ASSIGNMENT:
Answer these questions using the text on the reMarkable2 tablet:
(a) What two issues has the writer always had with note taking?
(b) In which month did the writer order the reMarkable2?
(c) What three aspects of the original reMarkable made the writer skeptical of it as a v1 product?

TEXT BLOCK:
╔══
I’ve always been one who likes to write things down in order to grasp what is being shared. I’m always scribbling, whether it be meetings, reading a book, watching a webinar etc. However, I’ve always had two issues related to note taking. First, its always hard to find information when I most need it. Second, I would prefer to have the content digitized in order to leverage the information whenever and wherever I need it. With this in mind, over the years, I’ve been trying to leverage touch screen laptops and tablets (both iOS and Android) to try and find the perfect paper and pen replacement. But I always fell short.
I’ve been following the eInk tablet market for a while now and was extremely excited when the reMarkable tablet released a few years back. Back then I was skeptical about it being a v1 product (product features, writing latency, apps) and could not justify the price. So when the reMarkable2 was announced, I was super excited and all over it. I ordered my tablet back in September and received it about a week back. And based on my experience so far, I think I’ve finally found the replacement for a traditional notebook. In this post, I’ll try to explain why.
╚══
Brief descriptive captions
╔══
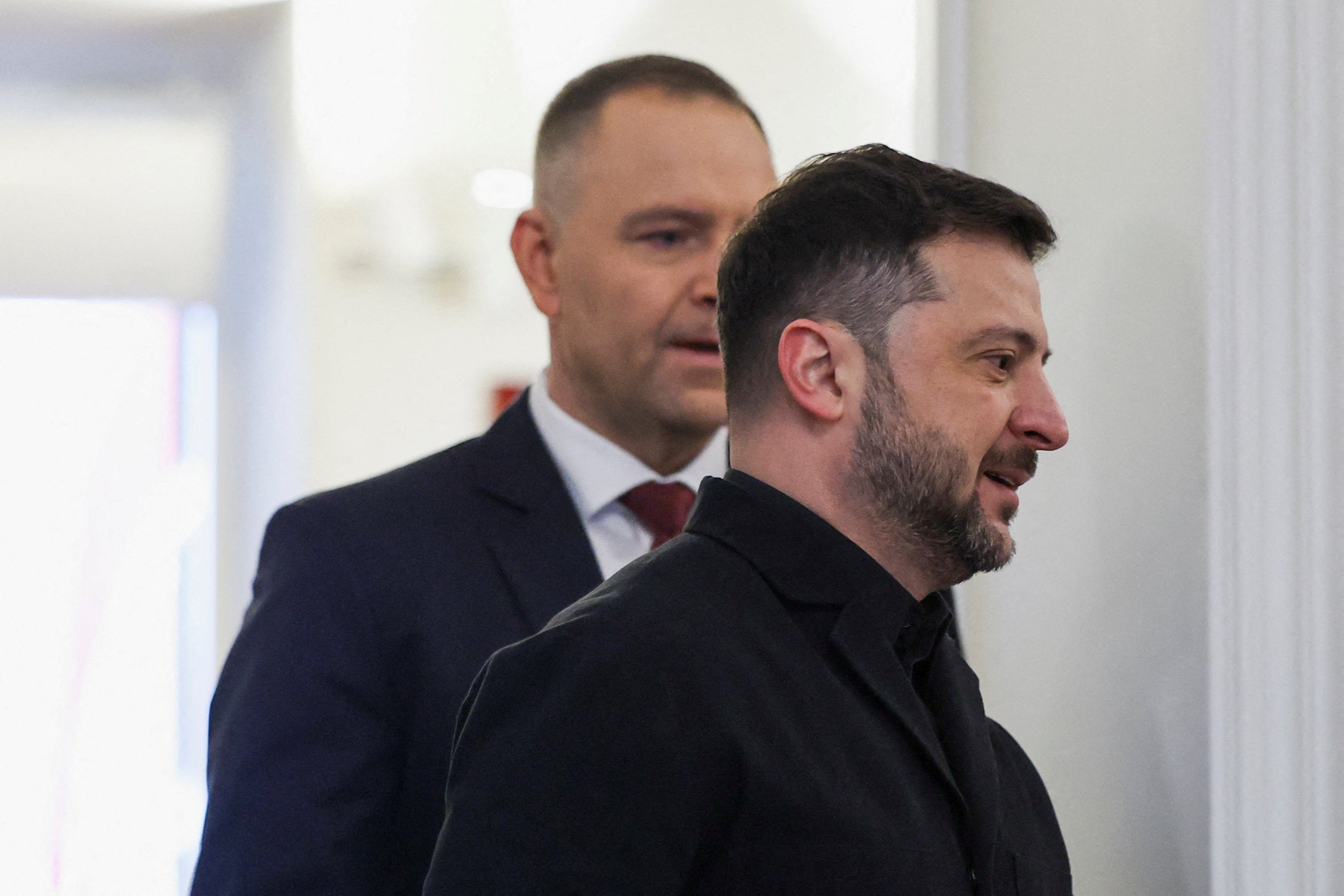 Ukrainian President Volodymyr Zelenskiy walks with Polish President Karol Nawrocki as they meet at the Presidential Palace in Warsaw in December 2025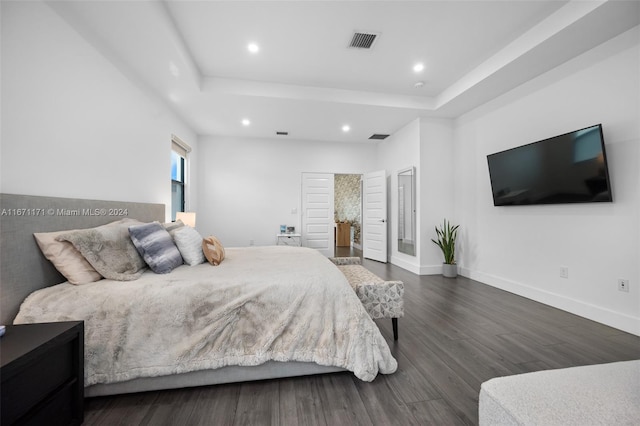 bedroom featuring a tray ceiling and dark wood-type flooring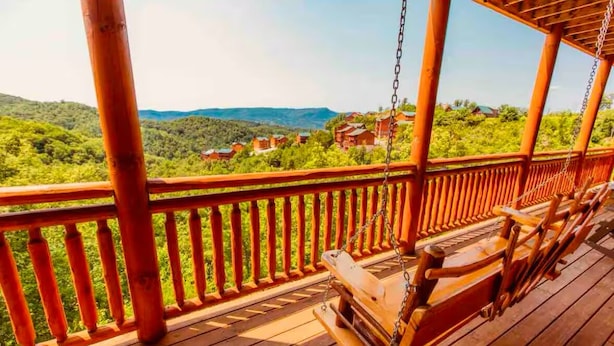 A wooden deck with a swing chair, a railing, and a view of green hills and buildings in the distance. - NEW LISTING-IN-Cabin Pool-Arcades-King Beds (Sevierville)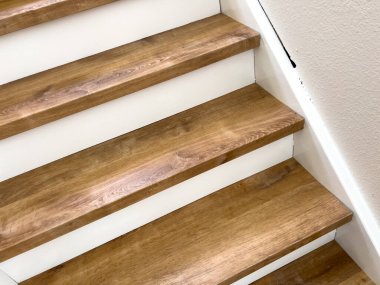 Kapalı alandaki merdivenlerde tahta taban ve beyaz basamakları gösteren dar bir ekin. Konsantrasyon, yumuşak ışıklandırma ve temiz kompozisyon ile malzeme dokusu ve bitiş üzerinde yoğunlaşmıştır..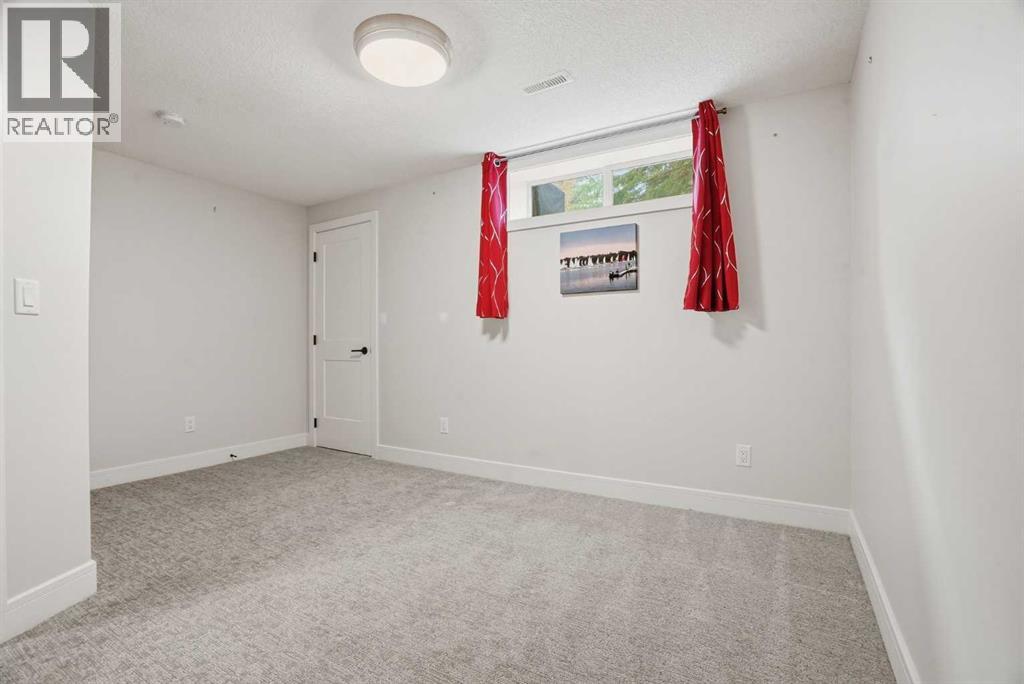 44 Vandoos Gardens NW, Calgary, Alberta  T3A 4W4 - Photo 29 - A2313465
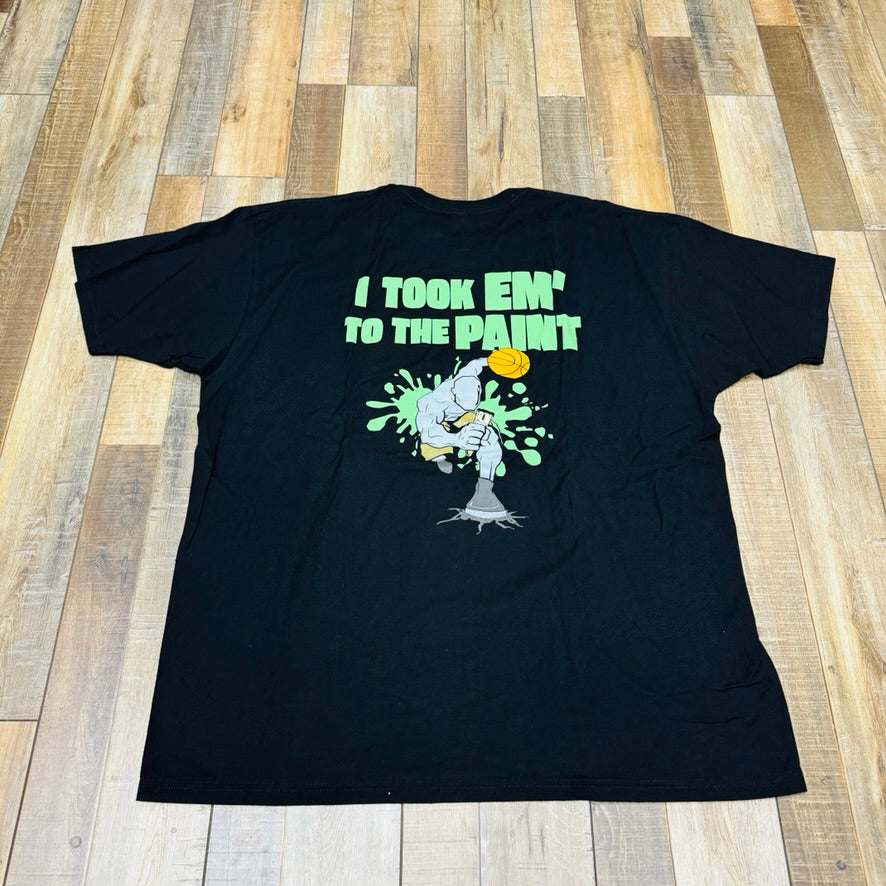 Holy Ground HG And-1 Tee in black, featuring a small white chest logo, is laid flat on a wooden floor.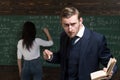 Strict professor looking at students over the glasses while holding book and piece of chalk in his hands. Female student Royalty Free Stock Photo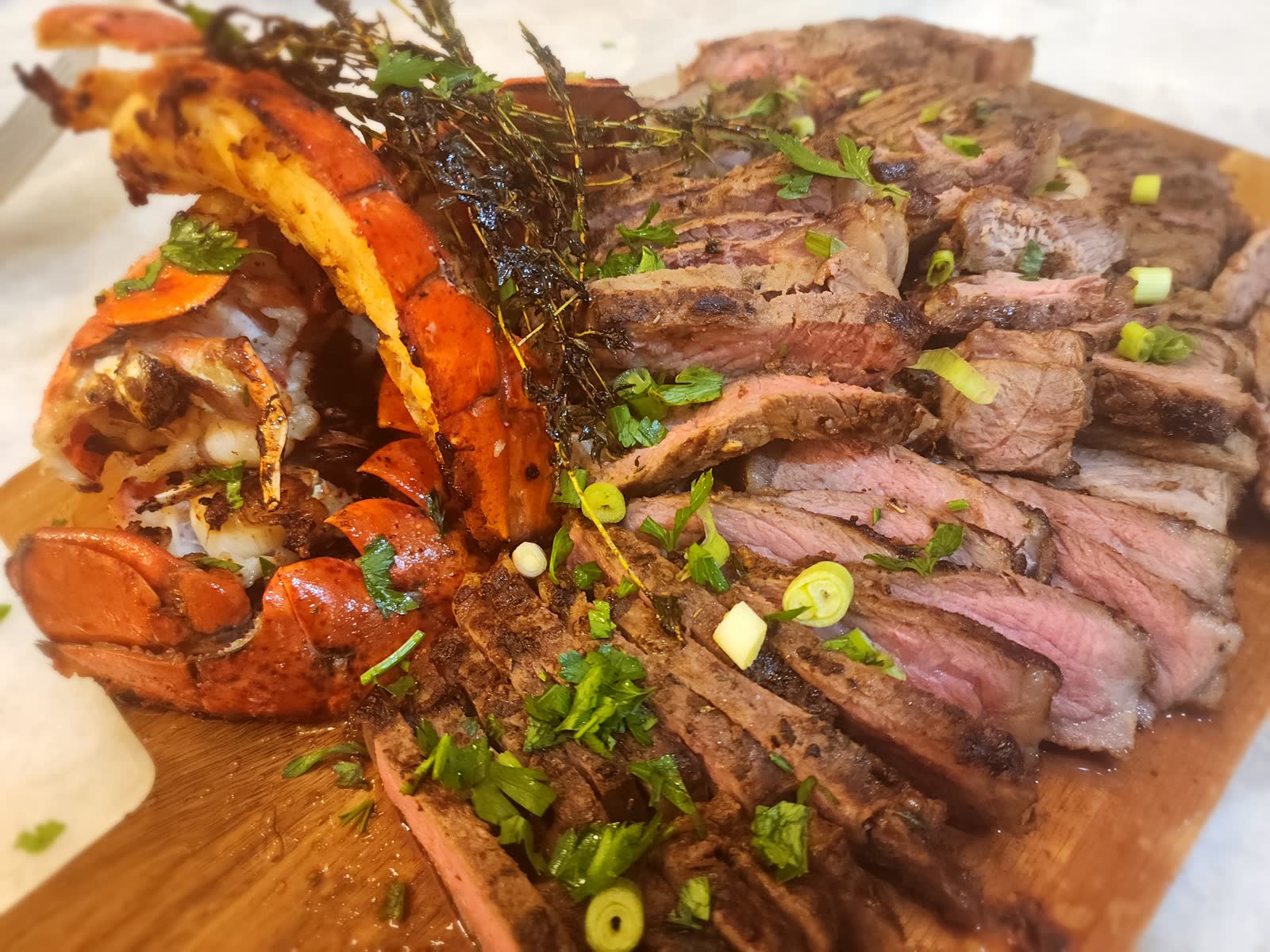 Grilled Surf and Turf — ribeye steak and lemon butter lobster tail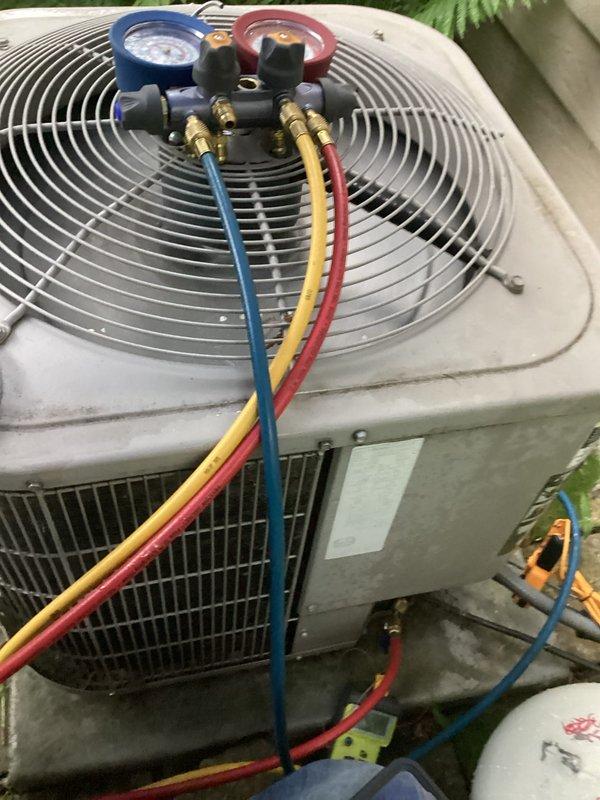 Responded to no cooling complaint on 10+ year old air conditioning system. Connected manifold gauge set to outdoor condenser unit and evaluated refrigerant pressures and system performance. System was not maintaining adequate cooling capacity for the structure.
╚══
SOLUTION:
(a) Information is always hard to find when it is most needed, and the writer would prefer to have the content digitized in order to use it whenever and wherever needed.
(b) September.
(c) Product features, writing latency, and apps.